### Input records ###

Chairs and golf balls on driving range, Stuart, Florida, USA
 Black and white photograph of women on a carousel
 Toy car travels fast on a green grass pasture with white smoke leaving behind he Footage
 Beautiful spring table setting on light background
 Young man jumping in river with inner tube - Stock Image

###

• _Task instructions_
Beginning with the line that holds "Black and white" and ending with the last line of the listing, output every line exactly. Leave out everything else.

• _Task solution_
 Black and white photograph of women on a carousel
 Toy car travels fast on a green grass pasture with white smoke leaving behind he Footage
 Beautiful spring table setting on light background
 Young man jumping in river with inner tube - Stock Image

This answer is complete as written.